Tasks to perform>
1. Reproduce the rs6000 cost-modeling patch word for word from "Message ID ee92269f-2cf6-546f-ff65-53f5970e5d82@linux.ibm.com" to "v5 is attached.".
2. Pick up the rs6000 cost-modeling patch after its last line and carry it on.

Document>
[v5] vect/rs6000: Support vector with length cost modeling

Message ID ee92269f-2cf6-546f-ff65-53f5970e5d82@linux.ibm.com
State New
Headers show
Series
  • [v5] vect/rs6000: Support vector with length cost modeling
Related show

Commit Message

Ian Lance Taylor via Gcc-patches July 31, 2020, 2:51 p.m.
Hi Richard,

New version v5 is attached.

v5 main changes against v4:
  1) use _stmt instead of _cnt to avoid confusion
  2) factor out function vect_rgroup_iv_might_wrap_p
  3) use generic scalar_stmt for min/max stmt

Does this look better?  Thanks in advance!

BR,
Kewen
-----

gcc/ChangeLog:

	* config/rs6000/rs6000.c (rs6000_adjust_vect_cost_per_loop): New
	function.
	(rs6000_finish_cost): Call rs6000_adjust_vect_cost_per_loop.

Given data>
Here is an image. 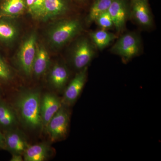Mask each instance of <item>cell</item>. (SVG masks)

Answers per task>
1.
Message ID ee92269f-2cf6-546f-ff65-53f5970e5d82@linux.ibm.com
State New
Headers show
Series
  • [v5] vect/rs6000: Support vector with length cost modeling
Related show

Commit Message

Ian Lance Taylor via Gcc-patches July 31, 2020, 2:51 p.m.
Hi Richard,

New version v5 is attached.

2.
	* tree-vect-loop.c (vect_estimate_min_profitable_iters): Add cost
	modeling for vector with length.
	(vect_rgroup_iv_might_wrap_p): New function, factored out from...
	* tree-vect-loop-manip.c (vect_set_loop_controls_directly): ...this.
	Update function comment.
	* tree-vect-stmts.c (vect_gen_len): Update function comment.
	* tree-vectorizer.h (vect_rgroup_iv_might_wrap_p): New declare.

Comments

Richard Sandiford Aug. 5, 2020, 7:27 a.m. | #1
"Kewen.Lin" <linkw@linux.ibm.com> writes:
> diff --git a/gcc/tree-vect-loop-manip.c b/gcc/tree-vect-loop-manip.c

> index 490e7befea3..2a0d3b1840d 100644

> --- a/gcc/tree-vect-loop-manip.c

> +++ b/gcc/tree-vect-loop-manip.c

> @@ -412,7 +412,10 @@ vect_maybe_permute_loop_masks (gimple_seq *seq, rgroup_controls *dest_rgm,

>  

>     This means that we cannot guarantee that such an induction variable

>     would ever hit a value that produces a set of all-false masks or zero

> -   lengths for RGC.  */

> +   lengths for RGC.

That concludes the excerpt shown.